Перейдем к характеристике ключевых ГПО России, сложившихся в течение длительного времени — по крайней мере, в пределах II тысячелетия н.э.

Первый из них — т.н. «остров Россия», впервые выделенный и подробно описанный В.Л. Цымбурским как устойчивый архетип геополитического развития России (Цымбурский, 1993; Ильин, 1995). В связи с этим мы не будем подробно останавливаться на его характеристике — укажем только, что этот ГПО во многом базируется на этнокультурных, цивилизационных и языковых особенностях развития Древней Руси и средневековой России, предопределивших аутентичность самого образа (Цымбурский, 1997).

Следующий ключевой ГПО — это Россия-Евразия, детально раскрытый и проработанный в рамках концепции евразийства в 1920-1930-х гг (Савицкий, 1997; Вернадский, 1996-1997). Здесь был сделан важный переход за рамки традиционных геополитических возможностей России. По сути, используя историко-географические основания, евразийцы создали мощный геополитический образ, потенциально позволяющий разрабатывать достаточно масштабные и разнообразные геостратегии.

Несколько ранее был осознан и транслирован вовне другой ключевой ГПО — Россия-и-Европа, или Россия как Европа (Зимин, 2000). Если в историософском плане этот образ был проработан в основном уже в XIX веке, то в политическом и культурном смысле понимание России как, в первую очередь, европейской страны и державы, было заложено, по преимуществу, в XVII-XVIII вв. Очень важно отметить, что Россия воспринималась и воспринимается во многом как маргинальная, пограничная, фронтирная страна Европы, во многом схожая, например, с Испанией — прежде всего, конечно, на историко-культурных основаниях. В более широком контексте российская и латиноамериканская (ибероамериканская) цивилизации типологически относятся к пограничным (Семенов, 1994; Сравнительное изучение цивилизаций, 1998).

Также на цивилизационной основе выделяется следующий ключевой ГПО — Византия. В данном случае его происхождение очевидно: Россия входила в византийский культурный круг; российскую цивилизацию можно также назвать и византийско-православной (Оболенский, 1998). Очевидно, что ГПО Византии играл немалую роль в формировании внешней политики России XVIII — начала XX вв., включая «Греческий проект» Екатерины II (Елисеева, 2000; Зорин, 2001) и планы захвата Константинополя в первую мировую войну.

══════

### Задания
(1) Переведите на английский язык следующее предложение из отрывка: «Здесь был сделан важный переход за рамки традиционных геополитических возможностей России».
(2) Кто, согласно отрывку, впервые выделил и подробно описал ГПО «остров Россия»?
(3) Определите, соответствуют ли отрывку следующие утверждения. Для каждого ответьте «да» или «нет» и приведите точную цитату из отрывка, на которой основан ответ.
(a) ГПО Россия-Евразия был проработан в рамках концепции евразийства в 1920-1930-х годах.
(b) В политическом и культурном смысле понимание России как европейской страны было заложено в основном в XIX веке.
(c) Россию как пограничную страну Европы сравнивают с Испанией.
Приведённый далее список представляет собой самостоятельный материал и с отрывком не связан.

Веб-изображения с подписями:
══════

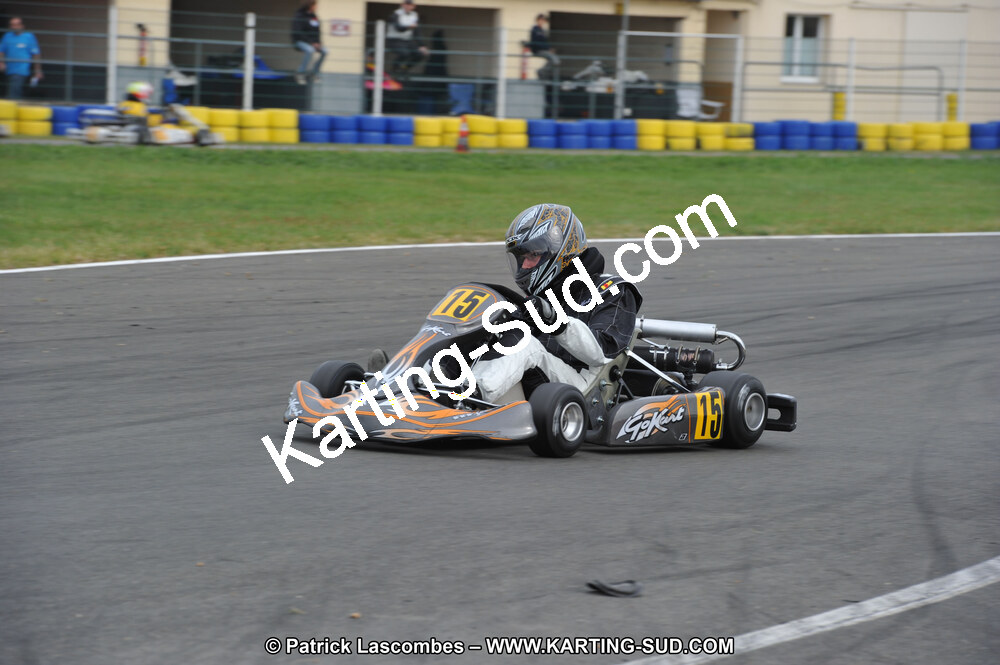01/05/2011 : Challenge Minarelli Ouest - Le Mans (Photos Patrick Lascombes) 2011 — karting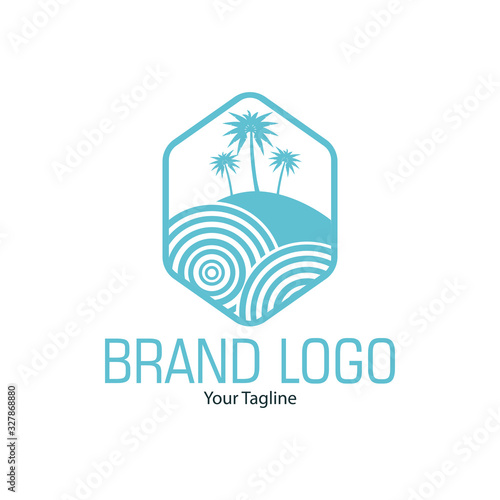 Adventure Logo Template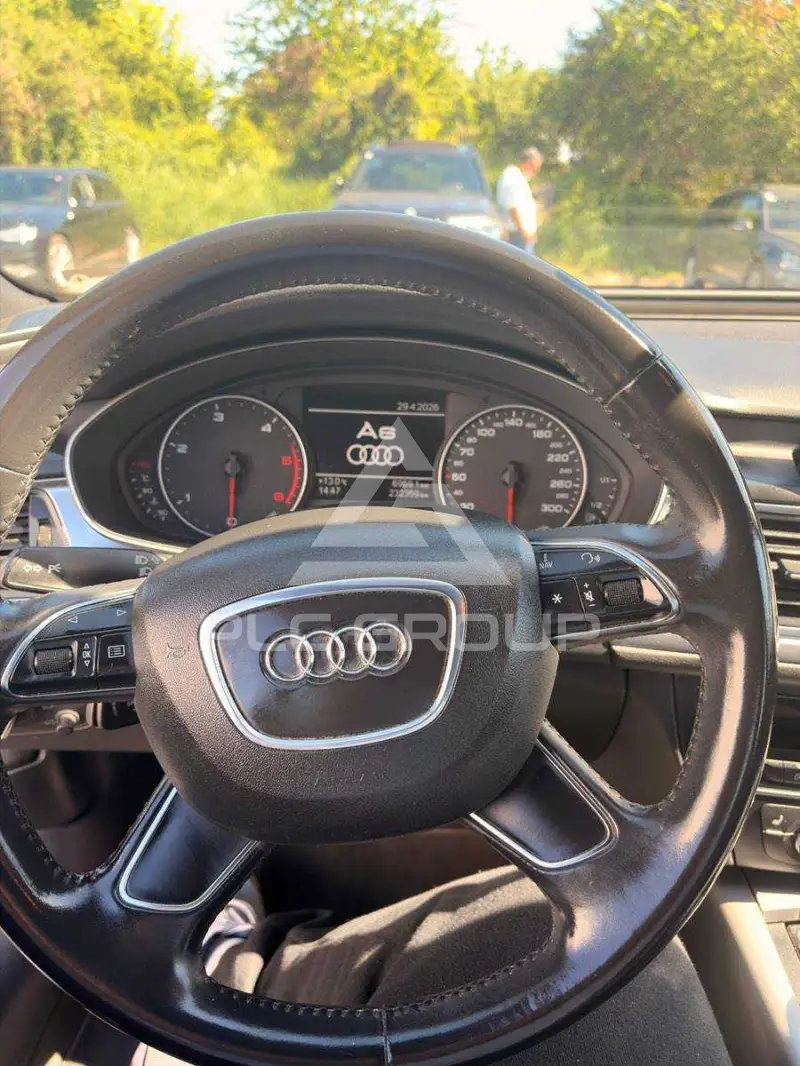 2012 Audi A6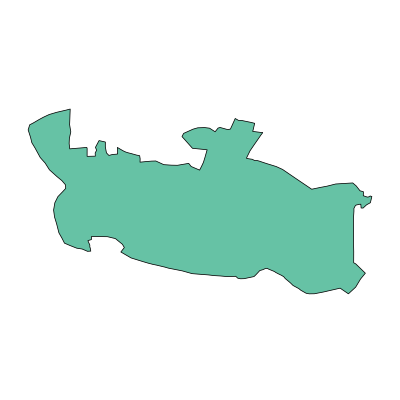 仙桃市豆河镇PPT模板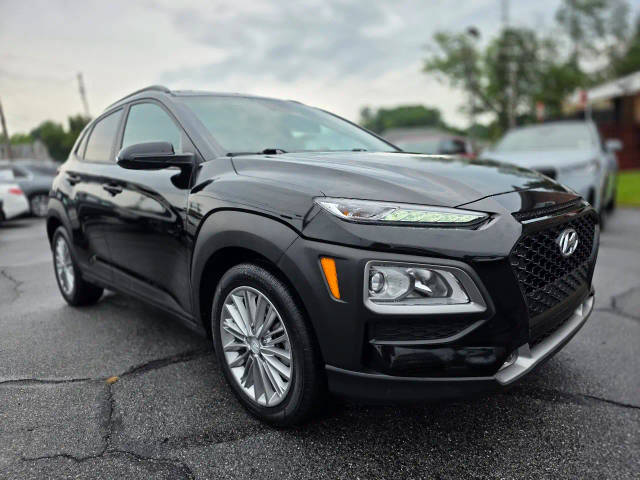 2020 Hyundai Kona SEL Plus AWD photo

══════

### Ответы
(1) Here an important step was taken beyond the limits of Russia's traditional geopolitical capabilities.

(2) Его впервые выделил и подробно описал В.Л. Цымбурский.

(3)
(a) Да: «детально раскрытый и проработанный в рамках концепции евразийства в 1920-1930-х гг».
(b) Нет: «в политическом и культурном смысле понимание России как, в первую очередь, европейской страны и державы, было заложено, по преимуществу, в XVII-XVIII вв.»
(c) Да: «во многом схожая, например, с Испанией».